I recently attended a science competition that my daughter had entered with her school team. While the program and competition are really neat, I couldn't believe the awards ceremony. Medals were awarded for fourth place, FOURTH PLACE. If that wasn't enough, ribbons were given to teams that earned 5th-11th place. Seriously?! 11th place?! I love my daughter and I love watching her compete; and while I am quite proud of her, I don't believe 11th place is worthy of celebrating with a ribbon...
We have been blessed with two beautiful, wonderful, super intelligent daughters. They are totally brag-worthy. They earn spots in many competitions. I believe I am developing an allergy to bees; spelling bees, geography bees, bee bees...
Between them our girls have pretty much earned just about every academic honor possible for elementary school children. At the end of the school year their elementary school hosts an awards ceremony. IT...IS...PAINFUL! Our then, 5th grader, earned the highest academic achievement award for EVERY category. She also broke some records and earned some significant honors. Instead of just calling her up once and listing her honors, she had to keep walking across the stage to receive her awards. Receiving the special recognition is fine for the most significant awards, however, that day the girls walked away with enough paper awards to wallpaper an entire bedroom. In my opinion that is WAY TOO MANY AWARDS. That day students were given an award for completing 25 Accelerated Reading points. To put it into perspective our daughter earned over 600 AR points (100 points is expected of 5th graders). An award for completing 25 points is saying "Congratulations, you read significantly less than expected of you."

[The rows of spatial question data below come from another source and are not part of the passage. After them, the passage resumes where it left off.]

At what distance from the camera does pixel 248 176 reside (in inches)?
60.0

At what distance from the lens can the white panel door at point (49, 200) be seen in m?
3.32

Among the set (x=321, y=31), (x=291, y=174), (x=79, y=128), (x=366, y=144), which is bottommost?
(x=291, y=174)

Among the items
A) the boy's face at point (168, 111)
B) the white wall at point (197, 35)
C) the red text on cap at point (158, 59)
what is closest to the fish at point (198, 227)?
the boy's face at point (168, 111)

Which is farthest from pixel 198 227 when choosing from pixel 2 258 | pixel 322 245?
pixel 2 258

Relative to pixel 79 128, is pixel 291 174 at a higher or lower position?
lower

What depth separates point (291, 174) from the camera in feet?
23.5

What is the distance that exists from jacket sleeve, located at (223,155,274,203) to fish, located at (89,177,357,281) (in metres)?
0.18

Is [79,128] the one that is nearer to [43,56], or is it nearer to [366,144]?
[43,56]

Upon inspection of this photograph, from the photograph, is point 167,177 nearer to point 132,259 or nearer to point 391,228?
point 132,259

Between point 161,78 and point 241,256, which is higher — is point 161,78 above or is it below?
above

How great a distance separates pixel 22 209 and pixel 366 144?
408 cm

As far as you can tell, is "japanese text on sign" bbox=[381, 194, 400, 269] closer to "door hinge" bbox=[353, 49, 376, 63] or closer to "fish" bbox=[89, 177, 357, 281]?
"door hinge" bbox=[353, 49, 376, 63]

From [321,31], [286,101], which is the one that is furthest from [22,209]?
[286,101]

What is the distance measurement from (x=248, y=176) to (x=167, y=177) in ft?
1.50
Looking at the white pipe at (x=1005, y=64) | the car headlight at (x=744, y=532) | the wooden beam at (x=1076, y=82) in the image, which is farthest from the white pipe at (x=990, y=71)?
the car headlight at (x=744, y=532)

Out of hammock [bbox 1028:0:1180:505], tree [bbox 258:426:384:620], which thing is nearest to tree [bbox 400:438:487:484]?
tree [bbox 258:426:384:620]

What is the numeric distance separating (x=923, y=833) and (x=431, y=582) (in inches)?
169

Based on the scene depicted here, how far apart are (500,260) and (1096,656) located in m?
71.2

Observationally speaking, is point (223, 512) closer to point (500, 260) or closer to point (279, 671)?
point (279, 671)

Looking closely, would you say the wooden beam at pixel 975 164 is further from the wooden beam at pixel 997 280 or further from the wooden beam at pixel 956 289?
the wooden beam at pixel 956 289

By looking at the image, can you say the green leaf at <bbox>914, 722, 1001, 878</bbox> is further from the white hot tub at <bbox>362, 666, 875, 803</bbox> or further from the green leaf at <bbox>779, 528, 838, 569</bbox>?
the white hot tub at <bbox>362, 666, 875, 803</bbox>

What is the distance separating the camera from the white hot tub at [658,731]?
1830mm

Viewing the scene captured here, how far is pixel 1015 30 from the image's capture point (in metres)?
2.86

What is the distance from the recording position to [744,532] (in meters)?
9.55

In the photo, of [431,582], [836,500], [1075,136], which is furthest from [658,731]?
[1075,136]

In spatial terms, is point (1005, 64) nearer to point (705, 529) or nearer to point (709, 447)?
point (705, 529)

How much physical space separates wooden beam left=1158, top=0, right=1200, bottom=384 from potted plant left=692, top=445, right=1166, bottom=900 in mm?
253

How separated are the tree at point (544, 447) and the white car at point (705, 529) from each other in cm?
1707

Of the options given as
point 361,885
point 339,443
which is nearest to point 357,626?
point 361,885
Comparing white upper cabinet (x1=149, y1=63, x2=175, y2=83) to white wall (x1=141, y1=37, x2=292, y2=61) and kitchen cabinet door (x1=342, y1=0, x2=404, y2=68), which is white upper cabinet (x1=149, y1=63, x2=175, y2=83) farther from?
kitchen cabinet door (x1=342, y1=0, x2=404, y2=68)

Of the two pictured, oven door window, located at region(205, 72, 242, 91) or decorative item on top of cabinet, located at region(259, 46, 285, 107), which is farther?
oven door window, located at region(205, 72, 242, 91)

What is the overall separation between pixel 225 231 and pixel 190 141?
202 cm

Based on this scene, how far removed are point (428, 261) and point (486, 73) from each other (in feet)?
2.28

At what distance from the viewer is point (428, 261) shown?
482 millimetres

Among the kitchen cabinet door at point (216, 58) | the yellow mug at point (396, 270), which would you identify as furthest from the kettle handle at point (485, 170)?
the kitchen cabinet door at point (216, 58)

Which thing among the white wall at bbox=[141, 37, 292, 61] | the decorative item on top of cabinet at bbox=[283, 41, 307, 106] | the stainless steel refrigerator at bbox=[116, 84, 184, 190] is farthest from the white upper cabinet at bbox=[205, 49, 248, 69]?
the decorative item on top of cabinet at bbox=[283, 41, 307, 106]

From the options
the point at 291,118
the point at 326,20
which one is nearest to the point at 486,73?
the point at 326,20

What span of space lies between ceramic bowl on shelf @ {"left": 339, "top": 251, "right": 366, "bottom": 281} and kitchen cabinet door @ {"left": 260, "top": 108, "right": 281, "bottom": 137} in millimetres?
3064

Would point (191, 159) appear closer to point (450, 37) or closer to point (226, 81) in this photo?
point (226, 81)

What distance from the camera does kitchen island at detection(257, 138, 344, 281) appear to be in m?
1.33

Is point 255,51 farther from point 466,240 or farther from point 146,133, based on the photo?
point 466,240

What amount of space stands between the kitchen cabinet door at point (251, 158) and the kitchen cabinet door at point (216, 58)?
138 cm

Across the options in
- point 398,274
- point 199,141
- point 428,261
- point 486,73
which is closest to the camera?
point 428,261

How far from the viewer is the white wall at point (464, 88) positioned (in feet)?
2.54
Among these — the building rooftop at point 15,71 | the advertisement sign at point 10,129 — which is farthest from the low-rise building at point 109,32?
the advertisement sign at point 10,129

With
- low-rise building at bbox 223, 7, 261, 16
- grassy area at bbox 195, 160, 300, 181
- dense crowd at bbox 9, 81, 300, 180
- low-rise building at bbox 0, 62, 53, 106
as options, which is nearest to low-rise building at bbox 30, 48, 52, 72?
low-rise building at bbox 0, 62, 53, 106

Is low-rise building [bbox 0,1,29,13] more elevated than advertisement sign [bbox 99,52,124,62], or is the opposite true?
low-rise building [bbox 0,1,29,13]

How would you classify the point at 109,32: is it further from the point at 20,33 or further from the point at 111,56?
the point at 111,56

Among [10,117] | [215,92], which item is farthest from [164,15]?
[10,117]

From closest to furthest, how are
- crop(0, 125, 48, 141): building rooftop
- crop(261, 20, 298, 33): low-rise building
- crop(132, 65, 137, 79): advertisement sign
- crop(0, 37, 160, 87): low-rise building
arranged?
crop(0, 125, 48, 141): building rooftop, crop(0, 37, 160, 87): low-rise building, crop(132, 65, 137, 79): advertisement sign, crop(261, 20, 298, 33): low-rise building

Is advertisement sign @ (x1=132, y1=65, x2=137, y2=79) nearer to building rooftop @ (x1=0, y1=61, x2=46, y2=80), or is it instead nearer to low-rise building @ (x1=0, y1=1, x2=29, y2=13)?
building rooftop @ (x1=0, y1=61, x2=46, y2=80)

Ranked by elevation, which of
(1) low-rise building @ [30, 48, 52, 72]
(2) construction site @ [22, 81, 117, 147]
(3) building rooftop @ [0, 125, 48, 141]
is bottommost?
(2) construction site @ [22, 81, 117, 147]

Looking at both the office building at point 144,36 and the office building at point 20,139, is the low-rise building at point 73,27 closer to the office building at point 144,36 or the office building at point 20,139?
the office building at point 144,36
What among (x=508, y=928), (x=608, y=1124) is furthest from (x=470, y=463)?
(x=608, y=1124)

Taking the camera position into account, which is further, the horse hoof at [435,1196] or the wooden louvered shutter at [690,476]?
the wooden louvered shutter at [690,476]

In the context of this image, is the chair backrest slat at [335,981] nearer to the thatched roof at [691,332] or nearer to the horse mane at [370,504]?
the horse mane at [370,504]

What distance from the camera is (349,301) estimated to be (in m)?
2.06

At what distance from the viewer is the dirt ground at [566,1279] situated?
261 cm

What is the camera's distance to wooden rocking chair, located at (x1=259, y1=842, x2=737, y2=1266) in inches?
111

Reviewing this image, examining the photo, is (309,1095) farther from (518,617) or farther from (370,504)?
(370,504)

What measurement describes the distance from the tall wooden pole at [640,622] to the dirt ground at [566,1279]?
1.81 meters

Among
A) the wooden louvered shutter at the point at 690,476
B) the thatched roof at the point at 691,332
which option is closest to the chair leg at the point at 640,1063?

So what is wrong with giving an 11th place ribbon or an award for completing 25% of what was expected? Quite a bit. I've been noticing it more and more with my first-year college students. They turn in a paper that is not even close to the requirements laid out for them in a rubric and act shocked when they don't receive an "A" grade. They seriously don't understand why I have graded them so harshly, clearly I don't know what I'm doing; After all, they've never received such a low grade on a paper before (C's = F's in their minds). It is at that point I remind them that they've never been to college before and then show them where I had grace with their papers.
We're raising a generation of people who are entitled and ok with doing the minimum work but expecting the highest honor. They are essentially mediocre students that believe they are far above mediocracy. How can we blame them when we've given them awards for 2nd to last place and for doing 25% of what's expected of them?
I'm not saying abolish all awards, excellence should be rewarded, but too many gold stars diminish the value of the star. Giving students awards for mediocre work creates students who are ok with being mediocre instead of striving to be and do better and, at the end of the day, we all lose from that.